= What this exercise asks =
a - Return, word for word, the stretch of the essay on the Great Resignation from "Beyond Smokescreens" through "to jump ship.".
b - In the essay on the Great Resignation, what has the average yearly increase in quit rates been since 2009?

= Quoted passage =
◆ ◆ ◆ ◆

For anyone whose key areas of interest lie in labor, enterprises and firms, it was particularly hard to resist seeing the phrase ‘The Great Resignation’ across all media over the past two years. The anecdotal valence of this narrative is not lost to us, the pandemic was a moment of great upheaval, everyone knew someone who had thrown up their hands at a job they were at for a long time. On a more observable register, you realized the gas station attendant you were used to seeing every morning probably got fed up with the rut of seeing you.
Narratives also become compelling when you start seeing big numbers attached to general sentiment, “4 million Americans quit their jobs” , “11.6 million open jobs”—you get the gist. Nobody is contesting the numbers, seen in isolation they can seem pretty alarming. However, as Joseph Fuller and William Kerr suggest, these numbers must be viewed from the prism of a larger, unfolding story, so that we can all see that “what we are living through is not just short-term turbulence provoked by the pandemic but rather the continuation of a long-term trend.” Ever since 2009, quit rates have remained pretty consistent, averaging a 0.10% increase every year. While the pandemic did see unprecedented quit rates, this was a pretty easily explained phenomenon, “..the resignation rate slowed as workers held on to their jobs in greater numbers. That pause was short-lived. In 2021, as stimulus checks were sent out and some of the uncertainty abated, a record number of workers quit their jobs, creating the so-called Great Resignation.”
Beyond Smokescreens
We must pause to reflect on the most critical feature that really brings such narratives home—their underlying causes. Most working people across the world can identify and relate to the urge to quit one’s job. Poor working conditions, poor pay, bleak outlooks for career growth, and a lack of satisfaction in one’s daily work strike one instantly as some of the many reasons why a large part of the working world wants to jump ship.

◆ ◆ ◆ ◆

= Records shown =
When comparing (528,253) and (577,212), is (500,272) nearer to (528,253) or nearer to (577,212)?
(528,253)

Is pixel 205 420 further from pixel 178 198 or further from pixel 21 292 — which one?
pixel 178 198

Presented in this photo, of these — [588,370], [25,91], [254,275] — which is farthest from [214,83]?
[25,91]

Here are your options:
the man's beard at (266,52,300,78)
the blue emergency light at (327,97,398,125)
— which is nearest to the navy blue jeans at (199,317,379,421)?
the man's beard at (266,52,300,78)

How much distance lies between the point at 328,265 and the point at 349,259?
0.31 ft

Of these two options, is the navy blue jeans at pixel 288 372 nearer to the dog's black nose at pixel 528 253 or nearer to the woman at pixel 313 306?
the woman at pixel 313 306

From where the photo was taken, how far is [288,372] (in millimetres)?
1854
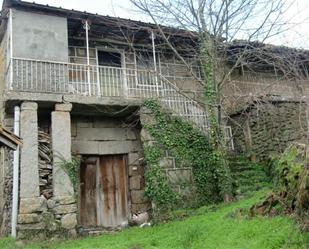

◆ ◆ ◆ ◆

= Your written answers =
a -
Beyond Smokescreens
We must pause to reflect on the most critical feature that really brings such narratives home—their underlying causes. Most working people across the world can identify and relate to the urge to quit one’s job. Poor working conditions, poor pay, bleak outlooks for career growth, and a lack of satisfaction in one’s daily work strike one instantly as some of the many reasons why a large part of the working world wants to jump ship.

b - About 0.10% per year.